What Would You Do With 150 Years

I watched a very good presentation by Aubrey de Grey on TED. I am going to embedd the video below and then talk a little bit about these thoughts.

So this is amazing to think about, to say the least. If I could live to 150 years of age what would I do with this time? Learn languages, become a yogi, work towards Enlightenment and watch the Cubs win another series?

I first became familiar with Aubrey when I joined a site called BetterHumans and began to read his comments on the forums and his papers. He struck me as a pragmatic optimist. He could see that there is a chance we, as a race, could attain immortality, and he had the tools to do his part.

This all made me wonder why aren’t humans immortal already. I mean, you can look around at the world and realize that biodiversity is wonderful and obviously brilliant, so why not an organism that can live forever? Doesn’t that seem like the goal? I don’t think it is actually.

The goal of every organism I know of is simple: reproduce. Create offspring and ensure that your genus survives the drought, or the winter or the predator or whatever. So why would your individual genes try to create the super-being, one that would live forever if left alone.

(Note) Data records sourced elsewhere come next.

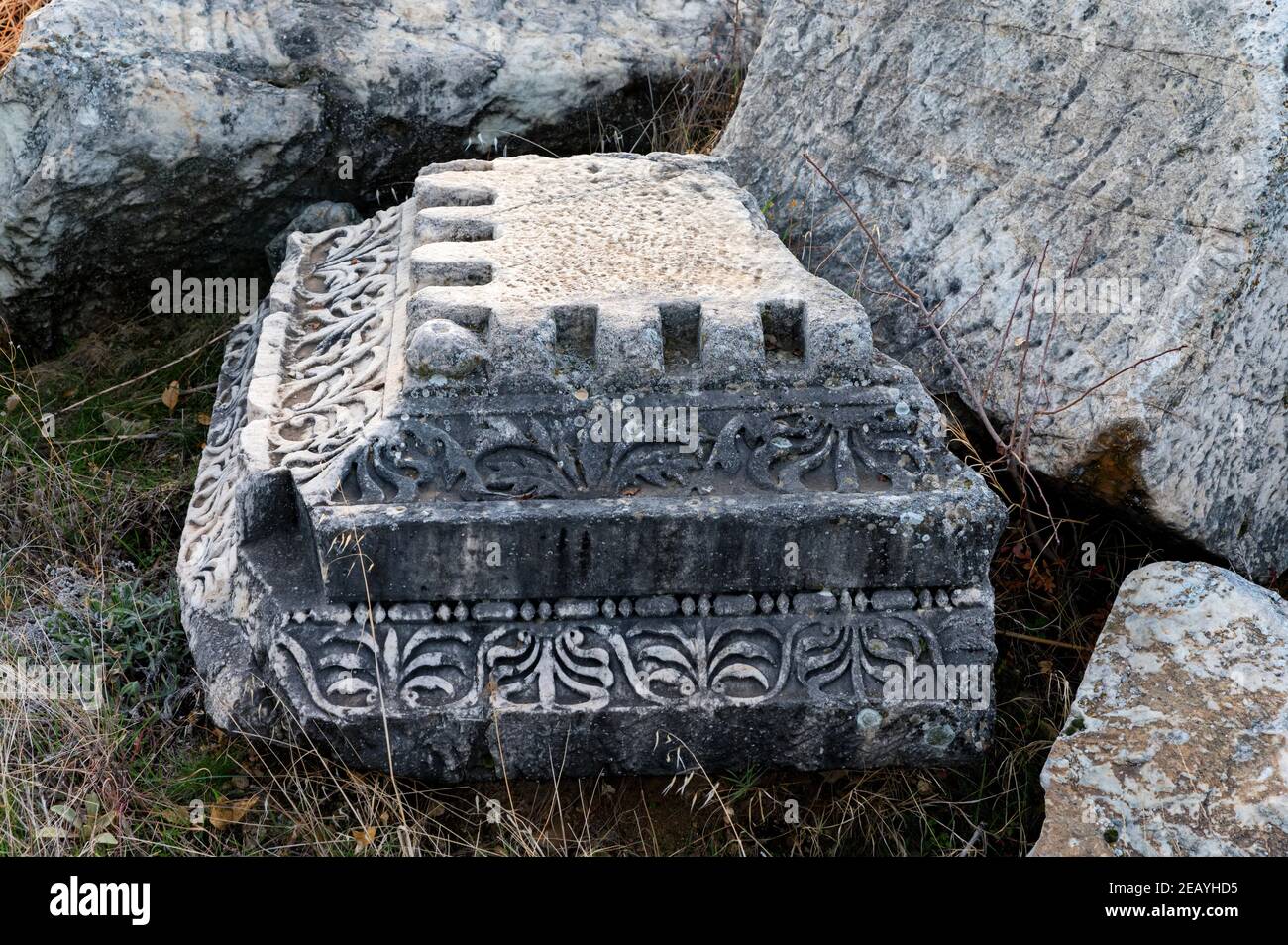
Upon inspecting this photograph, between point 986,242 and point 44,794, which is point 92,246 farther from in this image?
point 986,242

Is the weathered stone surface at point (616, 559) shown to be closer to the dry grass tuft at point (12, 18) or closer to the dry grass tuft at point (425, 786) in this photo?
the dry grass tuft at point (425, 786)

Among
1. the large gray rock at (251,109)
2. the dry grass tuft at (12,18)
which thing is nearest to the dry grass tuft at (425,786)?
the large gray rock at (251,109)

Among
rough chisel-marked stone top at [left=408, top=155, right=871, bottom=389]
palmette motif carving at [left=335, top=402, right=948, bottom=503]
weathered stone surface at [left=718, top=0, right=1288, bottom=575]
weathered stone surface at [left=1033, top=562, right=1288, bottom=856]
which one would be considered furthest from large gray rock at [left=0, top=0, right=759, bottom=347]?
weathered stone surface at [left=1033, top=562, right=1288, bottom=856]

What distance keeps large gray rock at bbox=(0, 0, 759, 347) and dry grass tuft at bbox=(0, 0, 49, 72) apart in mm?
800

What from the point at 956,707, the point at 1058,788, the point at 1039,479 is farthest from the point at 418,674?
the point at 1039,479

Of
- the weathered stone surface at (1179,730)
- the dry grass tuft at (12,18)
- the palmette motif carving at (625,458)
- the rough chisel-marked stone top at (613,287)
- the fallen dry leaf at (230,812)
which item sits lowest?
the fallen dry leaf at (230,812)

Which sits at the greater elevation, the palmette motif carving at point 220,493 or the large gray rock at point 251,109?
the large gray rock at point 251,109

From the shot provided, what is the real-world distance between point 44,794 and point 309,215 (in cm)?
232

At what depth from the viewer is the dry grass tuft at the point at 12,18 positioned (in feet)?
16.3

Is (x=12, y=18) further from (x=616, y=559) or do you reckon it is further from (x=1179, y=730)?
(x=1179, y=730)

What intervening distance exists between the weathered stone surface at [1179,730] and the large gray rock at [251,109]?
271 cm

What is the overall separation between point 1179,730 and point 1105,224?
4.09 feet

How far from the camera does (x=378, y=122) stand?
462 cm

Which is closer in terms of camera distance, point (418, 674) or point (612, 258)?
point (418, 674)
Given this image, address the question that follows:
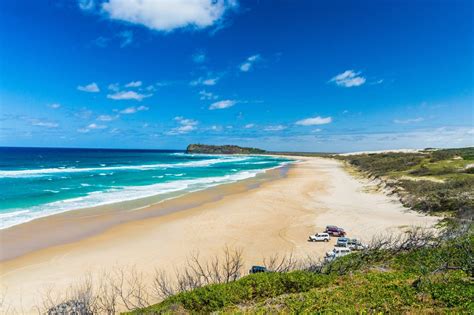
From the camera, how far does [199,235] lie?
72.9 ft

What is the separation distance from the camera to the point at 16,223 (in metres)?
24.0

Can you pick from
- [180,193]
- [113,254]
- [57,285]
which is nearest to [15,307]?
[57,285]

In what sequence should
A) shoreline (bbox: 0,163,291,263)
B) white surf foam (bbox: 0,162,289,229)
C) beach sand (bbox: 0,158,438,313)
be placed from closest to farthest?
beach sand (bbox: 0,158,438,313), shoreline (bbox: 0,163,291,263), white surf foam (bbox: 0,162,289,229)

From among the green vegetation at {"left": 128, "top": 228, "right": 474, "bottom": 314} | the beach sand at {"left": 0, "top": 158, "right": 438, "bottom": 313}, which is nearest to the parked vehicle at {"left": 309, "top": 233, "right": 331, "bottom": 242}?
the beach sand at {"left": 0, "top": 158, "right": 438, "bottom": 313}

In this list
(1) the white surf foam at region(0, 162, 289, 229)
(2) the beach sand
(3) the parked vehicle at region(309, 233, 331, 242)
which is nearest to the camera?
(2) the beach sand

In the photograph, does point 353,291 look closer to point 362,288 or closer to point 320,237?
point 362,288

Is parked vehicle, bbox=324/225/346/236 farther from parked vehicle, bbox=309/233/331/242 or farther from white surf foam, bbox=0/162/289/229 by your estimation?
white surf foam, bbox=0/162/289/229

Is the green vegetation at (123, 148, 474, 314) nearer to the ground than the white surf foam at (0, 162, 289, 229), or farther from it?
farther from it

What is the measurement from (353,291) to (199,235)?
51.4ft

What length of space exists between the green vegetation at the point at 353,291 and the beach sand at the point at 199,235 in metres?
8.21

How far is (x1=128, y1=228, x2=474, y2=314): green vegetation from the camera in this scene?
22.4 feet

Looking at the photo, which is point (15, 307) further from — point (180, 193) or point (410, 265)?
point (180, 193)

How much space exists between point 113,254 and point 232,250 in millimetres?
7209

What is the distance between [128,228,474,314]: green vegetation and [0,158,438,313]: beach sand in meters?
8.21
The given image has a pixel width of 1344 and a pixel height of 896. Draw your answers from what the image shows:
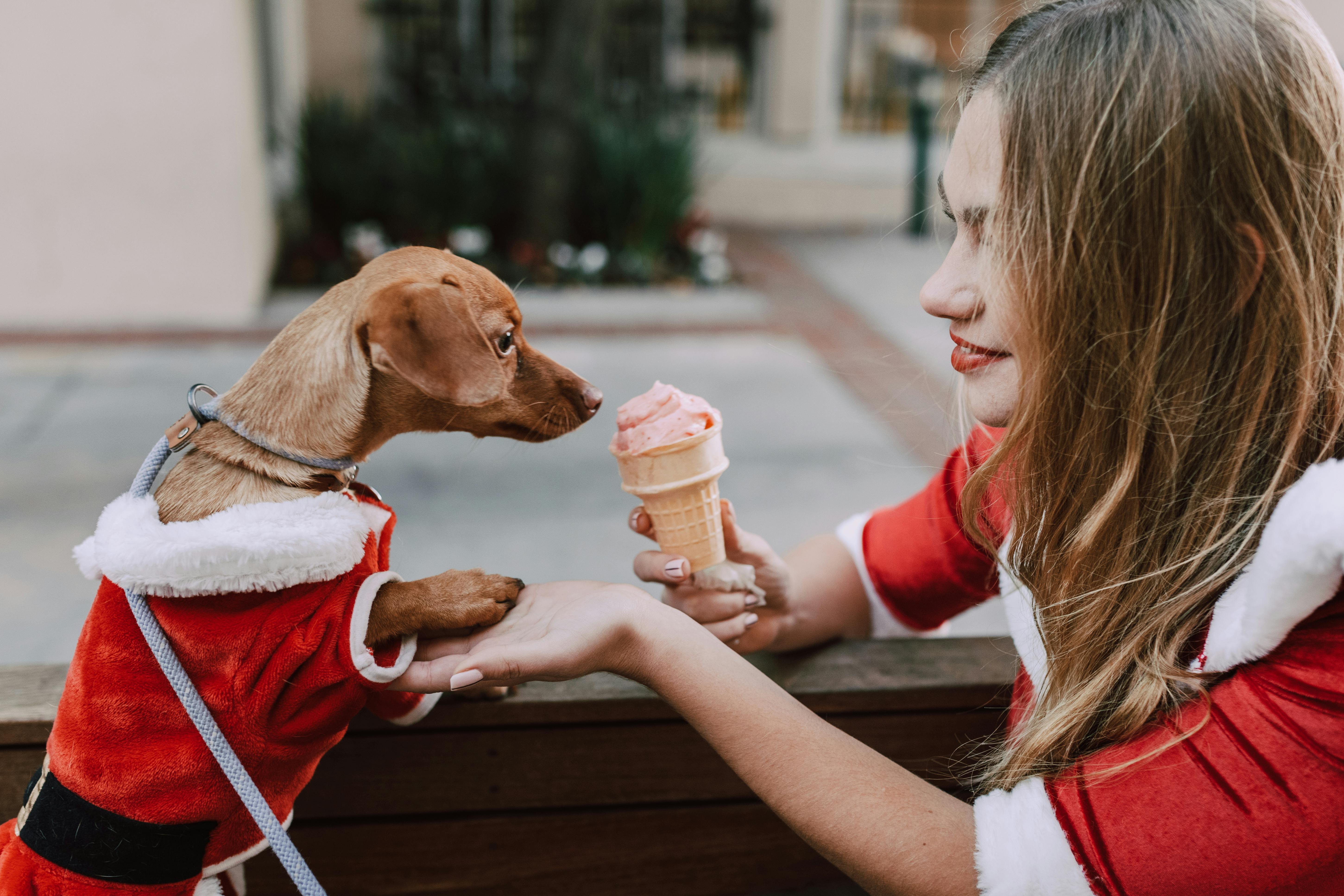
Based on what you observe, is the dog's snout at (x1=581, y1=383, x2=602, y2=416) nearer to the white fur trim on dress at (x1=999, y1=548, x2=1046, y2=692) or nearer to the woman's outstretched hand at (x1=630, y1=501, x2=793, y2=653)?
the woman's outstretched hand at (x1=630, y1=501, x2=793, y2=653)

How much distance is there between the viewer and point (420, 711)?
4.49 feet

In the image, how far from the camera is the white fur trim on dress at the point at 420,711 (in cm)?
136

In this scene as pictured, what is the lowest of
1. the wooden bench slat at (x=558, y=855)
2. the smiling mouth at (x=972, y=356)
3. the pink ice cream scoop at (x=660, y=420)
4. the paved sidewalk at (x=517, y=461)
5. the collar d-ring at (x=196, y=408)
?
the paved sidewalk at (x=517, y=461)

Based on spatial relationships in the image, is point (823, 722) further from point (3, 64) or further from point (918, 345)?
point (3, 64)

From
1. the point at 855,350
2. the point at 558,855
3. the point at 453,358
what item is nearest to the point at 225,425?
the point at 453,358

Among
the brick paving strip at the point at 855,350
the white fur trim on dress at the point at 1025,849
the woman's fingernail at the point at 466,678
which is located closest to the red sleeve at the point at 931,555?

I know that I don’t want to live forever, not in this world of suffering. But I would take an extra 60 years to get myself ready for the bardo if I don’t wake up first.

 

Bardo, the Intermediate State


I went to my first official Buddhist function this past weekend in Oklahoma City. A local Kagyu meditation group brought Lama Dudjom Dorjee, pictured at right, to speak on the subject of Bardo, the intermediate state.

We are all in Bardo right now. Every moment of every day we are in a state of transition. From waking to sleep, from birth to death, from one mood to another; transition. Lama spoke about the bardo of dreams, of meditation and obviously the state of bardo after death, before rebirth.

For those enlightened or advanced enough on the Dharma path, bardo can be a time of liberation and knowledge; a time to further advance before rebirth. For the rest of us though, we suffer the chance that bardo is filled with hallucinatory images related to our own needs and desires; virtually ensuring that we are born into a lower realm.

I am reading more about the subject in a book, which is just good timing, I didn’t plan this. The book is The Tibetan Yogas of Dream and Sleep by Tenzin Wangyal Rinpoche, a lama in the Bon tradition. I plan on moving to this one as soon as I feel ready for it, The Bardo Guidebook, by Chokyi N. Rinpoche.

The most famous book on the subject of Bardo is Bardo Thodol, Liberation through Hearing in the Intermediate State, which in the west we have mistakenly named The Tibetan Book of the Dead. I actually have a really cool version of this on video, Lenoard Cohen narrates the video.

Okay, how was that for rambling?

The talk was held at Windsong Dojo, a wonderful Aikido & Judo dojo here in Oklahoma City.